A Comissão Europeia nunca aplicou sanções aos países que desrespeitam os compromissos orçamentais. De acordo com Vítor Manuel Caldeira, presidente do Tribunal de Contas Europeu, tal atitude levanta sérios riscos à credibilidade das regras Europeias.

 Num relatório de avaliação ao procedimento por défice excessivo, publicado esta terça-feira, o Tribunal de Contas Europeu nota que “há falta de consistência e transparência” na aplicação das regras que ditam que os Estados-membros não devem registar défices acima dos 3% do PIB nem uma dívida pública acima dos 60% do PIB.

 No relatório que avaliou a implementação do procedimento entre 2008 e 2015 em seis países (França, Alemanha, Itália, Malta, República Checa e Chipre), o executivo notou ainda que a Comissão Europeia não usou todos os instrumentos à sua disposição para garantir que os respectivos governos corrigissem os seus orçamentos, nomeadamente sanções.

 “É claro do nosso relatório que a Comissão é relutante em usar esse mecanismo de execução [sanções]”, afirmou Vítor Manuel Caldeira ao PÚBLICO.

 “Tal levanta riscos de que os Estados-membros passem a acreditar que sanções nunca serão aplicadas.

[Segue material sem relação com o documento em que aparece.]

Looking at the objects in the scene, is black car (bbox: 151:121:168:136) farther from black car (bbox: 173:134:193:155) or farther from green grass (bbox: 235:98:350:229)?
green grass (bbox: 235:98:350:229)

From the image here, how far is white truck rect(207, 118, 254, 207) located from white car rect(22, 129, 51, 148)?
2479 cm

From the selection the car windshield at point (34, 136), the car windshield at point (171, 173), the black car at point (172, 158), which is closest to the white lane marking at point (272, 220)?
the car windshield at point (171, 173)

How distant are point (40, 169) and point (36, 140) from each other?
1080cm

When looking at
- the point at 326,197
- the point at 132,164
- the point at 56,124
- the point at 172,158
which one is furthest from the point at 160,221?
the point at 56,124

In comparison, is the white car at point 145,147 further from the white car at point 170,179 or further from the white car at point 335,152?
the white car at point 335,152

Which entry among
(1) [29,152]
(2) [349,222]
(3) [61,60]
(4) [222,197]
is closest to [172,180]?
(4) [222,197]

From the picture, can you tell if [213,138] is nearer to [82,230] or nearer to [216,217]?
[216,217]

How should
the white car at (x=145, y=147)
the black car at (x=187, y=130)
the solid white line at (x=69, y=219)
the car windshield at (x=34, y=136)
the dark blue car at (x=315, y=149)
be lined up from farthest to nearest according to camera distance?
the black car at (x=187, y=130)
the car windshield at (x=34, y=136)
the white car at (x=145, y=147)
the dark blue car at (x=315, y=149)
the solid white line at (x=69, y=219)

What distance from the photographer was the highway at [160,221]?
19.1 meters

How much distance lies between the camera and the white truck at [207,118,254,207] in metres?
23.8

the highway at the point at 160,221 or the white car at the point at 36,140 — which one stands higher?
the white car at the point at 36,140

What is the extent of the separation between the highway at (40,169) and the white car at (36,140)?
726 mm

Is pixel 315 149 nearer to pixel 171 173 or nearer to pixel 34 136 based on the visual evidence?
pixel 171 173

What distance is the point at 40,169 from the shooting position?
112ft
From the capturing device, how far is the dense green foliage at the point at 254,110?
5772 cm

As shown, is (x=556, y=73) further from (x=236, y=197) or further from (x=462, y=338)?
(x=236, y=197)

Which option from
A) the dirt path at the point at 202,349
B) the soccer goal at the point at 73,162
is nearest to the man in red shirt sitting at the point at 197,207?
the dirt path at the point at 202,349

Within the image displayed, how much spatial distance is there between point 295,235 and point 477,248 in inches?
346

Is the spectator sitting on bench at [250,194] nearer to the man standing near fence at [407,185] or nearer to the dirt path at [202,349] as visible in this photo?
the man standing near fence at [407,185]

Uma percepção que põe em risco a eficiência e a credibilidade do procedimento por défice excessivo”, sublinhou.

 O assunto é extremamente político. Há vários governos a argumentar que se o país A não recebeu sanções e tem maior capacidade económica que o país B, porque haveria o último de receber multas por falta de cumprimento das regras?

 Vítor Manuel Caldeira prefere manter-se imparcial neste aspecto. Quando questionado se seria mais fácil ver um país com um maior potencial económico, como França, ou um outro com menor potencial económico, como Portugal, sancionado, disse que prefere não especular. “O simples facto é que até hoje não foi aplicada qualquer sanção.”

O relatório chama ainda a atenção para a aparente ignorância da regra relativamente à divida nacional. Todos os Estados-membros parecem cientes que na prática deviam registar um défice inferior a 3% do PIB, mas parecem menos esclarecidos que também não devem ultrapassar uma divida acima dos 60% do PIB.

 “O critério da divida foi introduzido mais tarde e está a ser implementado aos poucos”, disse Vítor Manuel Caldeira. “Pedimos à Comissão para se concentrar de perto nos desenvolvimentos das dívidas, especialmente nos Estados-membros onde esta é mais elevada”, continuou.

 Portugal foi deixado fora desta análise, até porque esteve sob um programa de ajuda financeira entre 2011 e 2014.

No que diz respeito ao Procedimento por Défice Excessivo que implica Portugal, a Comissão Europeia irá pronunciar-se sobre o caso nacional no próximo mês.

O Eurostat prepara-se para publicar esta quinta-feira os números oficiais do défice de 2015 em toda a zona euro, e os resultados não deverão ser satisfatórios para Portugal. Factores como a intervenção no banco Banif fizeram subir o défice para cima do limite de 3% do PIB, o que impossibilita Bruxelas de fechar o procedimento por défice excessivo este ano, como estava planeado.

Resta aguardar para ver se o executivo Europeu irá impor sanções a Portugal por não ter cumprido com os objectivos previamente estabelecidos, ou se, por outro lado, receberá um tempo adicional para corrigir as suas contas.